# What implement to use



## hustler54 (Jul 7, 2013)

Hey everyone, I'm new to the forum and a proud new owner of a 1948 8N Ford! I gave 750.00 for the tractor and 50.00 for a 5' finish mower both of which need a little work to use. I had 3.5 acres logged the later part of last year and then paid to have the tops and other underbrush raked and burned. I am still trying to teach my wife about low bidders and the finished result. Needless to say after it was said and done, she can see why the other bid was so much higher. Now don't get me wrong, the majority of the work was satisfactory but it did leave a little to be desired. I have some piles with a lot of dirt ( I can't figure how considering the guy used a grapple rake to rake and pile) that I'll have to bust and re bunch and burn. And I know alot of people will say nay with the little 8N but I think I can do it, just poke it a little slower and easier. I want to remove snags and roots that was not picked up the first go around. My initial thought was to rake with the utility/landscape/root/rock rake and then disc then go back and rake again. Now I'm thinking a box blade with scarifiers. What do you fine folks think would be the best implement(s) to accomplish this task? I can borrow a disc and rake, and I could probably find a box blade if needed. I know I'll need the rake to pile and shake dirt before hand but would a box blade work to get the snags and root or would the disc be better suited? Basically I want it as clean as possible because I'm planting grass and using the "unusable" finish mower to keep it cut. Thanks.


----------



## Hoodoo Valley (Nov 14, 2006)

Welcome to tractorforum.com Hustler.
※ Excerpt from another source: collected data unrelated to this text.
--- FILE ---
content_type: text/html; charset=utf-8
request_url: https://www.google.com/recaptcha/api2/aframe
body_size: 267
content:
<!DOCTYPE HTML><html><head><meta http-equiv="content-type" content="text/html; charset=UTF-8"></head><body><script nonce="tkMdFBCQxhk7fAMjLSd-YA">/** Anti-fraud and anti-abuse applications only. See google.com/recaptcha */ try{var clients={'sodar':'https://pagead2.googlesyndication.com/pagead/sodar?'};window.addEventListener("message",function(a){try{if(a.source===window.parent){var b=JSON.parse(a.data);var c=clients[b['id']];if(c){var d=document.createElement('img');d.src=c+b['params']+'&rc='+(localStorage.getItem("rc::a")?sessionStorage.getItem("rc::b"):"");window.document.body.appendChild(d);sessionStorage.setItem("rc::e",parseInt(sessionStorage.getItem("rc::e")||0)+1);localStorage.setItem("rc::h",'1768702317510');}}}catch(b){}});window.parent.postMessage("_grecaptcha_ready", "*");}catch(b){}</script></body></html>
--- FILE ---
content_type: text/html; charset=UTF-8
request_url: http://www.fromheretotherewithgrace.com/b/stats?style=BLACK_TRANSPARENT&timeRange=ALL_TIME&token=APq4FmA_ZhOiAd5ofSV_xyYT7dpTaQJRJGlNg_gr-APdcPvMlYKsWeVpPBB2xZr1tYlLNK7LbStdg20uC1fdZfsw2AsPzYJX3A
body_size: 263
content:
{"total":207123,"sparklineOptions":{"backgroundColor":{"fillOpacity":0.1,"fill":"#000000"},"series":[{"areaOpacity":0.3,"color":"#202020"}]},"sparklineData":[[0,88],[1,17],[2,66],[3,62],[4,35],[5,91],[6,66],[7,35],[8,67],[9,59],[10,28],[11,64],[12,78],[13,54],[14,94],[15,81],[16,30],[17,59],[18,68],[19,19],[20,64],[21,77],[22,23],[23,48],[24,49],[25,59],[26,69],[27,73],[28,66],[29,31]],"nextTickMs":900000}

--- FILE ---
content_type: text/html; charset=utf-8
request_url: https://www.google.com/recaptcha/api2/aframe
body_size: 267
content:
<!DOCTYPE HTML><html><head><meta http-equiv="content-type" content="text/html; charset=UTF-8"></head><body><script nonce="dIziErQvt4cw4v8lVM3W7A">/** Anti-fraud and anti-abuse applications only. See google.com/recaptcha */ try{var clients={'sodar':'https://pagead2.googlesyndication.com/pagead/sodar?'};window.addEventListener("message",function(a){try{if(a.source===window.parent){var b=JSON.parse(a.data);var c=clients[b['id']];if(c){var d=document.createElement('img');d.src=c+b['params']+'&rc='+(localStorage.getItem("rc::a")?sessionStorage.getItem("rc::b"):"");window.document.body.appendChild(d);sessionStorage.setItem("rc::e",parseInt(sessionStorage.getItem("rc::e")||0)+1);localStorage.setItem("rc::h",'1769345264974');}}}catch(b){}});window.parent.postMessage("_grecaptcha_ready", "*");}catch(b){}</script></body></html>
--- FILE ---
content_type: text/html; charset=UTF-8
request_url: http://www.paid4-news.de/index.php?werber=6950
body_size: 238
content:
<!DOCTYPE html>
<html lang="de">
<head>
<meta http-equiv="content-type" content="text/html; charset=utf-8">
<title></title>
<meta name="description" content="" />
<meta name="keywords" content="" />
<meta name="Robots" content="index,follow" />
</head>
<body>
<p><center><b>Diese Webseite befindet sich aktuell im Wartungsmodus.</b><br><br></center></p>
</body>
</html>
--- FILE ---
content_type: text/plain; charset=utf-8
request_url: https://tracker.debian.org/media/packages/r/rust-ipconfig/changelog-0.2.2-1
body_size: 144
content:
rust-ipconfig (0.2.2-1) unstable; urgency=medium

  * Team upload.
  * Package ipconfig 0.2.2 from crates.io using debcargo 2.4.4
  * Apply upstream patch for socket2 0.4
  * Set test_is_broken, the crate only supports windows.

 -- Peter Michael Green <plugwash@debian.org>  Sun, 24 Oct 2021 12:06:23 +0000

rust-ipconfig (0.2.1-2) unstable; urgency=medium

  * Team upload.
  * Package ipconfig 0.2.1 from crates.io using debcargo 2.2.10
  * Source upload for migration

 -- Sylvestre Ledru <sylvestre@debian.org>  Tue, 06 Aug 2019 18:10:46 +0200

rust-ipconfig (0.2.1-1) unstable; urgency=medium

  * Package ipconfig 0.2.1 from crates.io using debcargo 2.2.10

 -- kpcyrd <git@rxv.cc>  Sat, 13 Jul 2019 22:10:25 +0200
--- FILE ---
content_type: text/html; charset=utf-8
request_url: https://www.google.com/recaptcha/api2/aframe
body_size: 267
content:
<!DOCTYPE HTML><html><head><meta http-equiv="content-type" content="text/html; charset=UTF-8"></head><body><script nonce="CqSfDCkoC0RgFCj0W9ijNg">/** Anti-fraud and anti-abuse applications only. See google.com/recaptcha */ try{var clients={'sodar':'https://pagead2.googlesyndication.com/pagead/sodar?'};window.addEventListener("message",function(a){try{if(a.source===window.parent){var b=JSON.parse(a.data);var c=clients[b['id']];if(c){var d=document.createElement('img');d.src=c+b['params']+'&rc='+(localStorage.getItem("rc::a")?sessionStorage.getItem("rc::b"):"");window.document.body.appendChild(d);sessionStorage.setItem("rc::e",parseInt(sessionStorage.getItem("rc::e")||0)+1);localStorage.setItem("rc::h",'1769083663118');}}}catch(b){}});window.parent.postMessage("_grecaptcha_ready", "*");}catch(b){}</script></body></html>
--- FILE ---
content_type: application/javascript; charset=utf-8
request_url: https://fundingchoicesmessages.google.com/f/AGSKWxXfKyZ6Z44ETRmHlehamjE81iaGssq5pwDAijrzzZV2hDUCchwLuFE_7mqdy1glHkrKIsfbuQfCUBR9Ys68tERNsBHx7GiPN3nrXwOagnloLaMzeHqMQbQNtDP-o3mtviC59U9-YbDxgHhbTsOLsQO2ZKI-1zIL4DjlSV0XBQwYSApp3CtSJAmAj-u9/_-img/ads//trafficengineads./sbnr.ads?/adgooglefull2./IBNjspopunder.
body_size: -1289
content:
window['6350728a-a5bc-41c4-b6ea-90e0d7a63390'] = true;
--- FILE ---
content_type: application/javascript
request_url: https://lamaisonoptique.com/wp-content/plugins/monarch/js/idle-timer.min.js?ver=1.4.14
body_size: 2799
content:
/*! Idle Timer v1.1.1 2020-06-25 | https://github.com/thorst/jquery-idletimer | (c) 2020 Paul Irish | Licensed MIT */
If you have remaining trees of any size that you want to keep, any sort of box scraper with teeth, will be hitting roots and stalling the tractor, and or killing your trees. If you still have stumps, those will break your disc and rake. I'm taking about the smaller stumps that you might not be able to see within the brush. A box scraper with the teeth lifted, or a back blade, will do a decent job at collecting the brush, but far and away, the best tool for the job in my humble opinion, is going to be a front end loader. The front end loader is especially handy if you can afford a set of pallet forks or a grapple. On the poor mans side of reality though, a box scraper is probably going to be your best asset.


----------



## pogobill (Jan 31, 2012)

hustler54,
Your best bet would be to hire a good guy with an excavator for a day and you'd be surprised at the amount of work that that machine can do. It can rip up roots and stumps and fill holes and knock off humps before your very eyes. He could dig holes and bury all the stumps, get rid of all the stuff you don't want to deal with, and level everything on his way out. Then you could clean it up real nice with your 8N with a box scraper and dress it up nice with a landscape rake, or the box scraper if you are handy.
I've done a fair amount of work around my place, and I'll tell you, A local guy I know down the road is amazing with the excavator, and does more work in an afternoon than I could do in a month of Sundays!


----------



## hustler54 (Jul 7, 2013)

Well I bit the bullet today and bought a 5' box blade for 100.00! I need a cutting edge and the ripper shanks but I priced it out and looks like I'll have a nice blade for the tune of 290.00 that's including the 100.00 I spent for the blade. I think I'm still coming out ahead vs. buying new (499.99) for a 5' blade. Do you know if there is a magic angle to set the cutting edge to? Maybe 60 degrees or 70 to really get it to "cut"? Anyone?


----------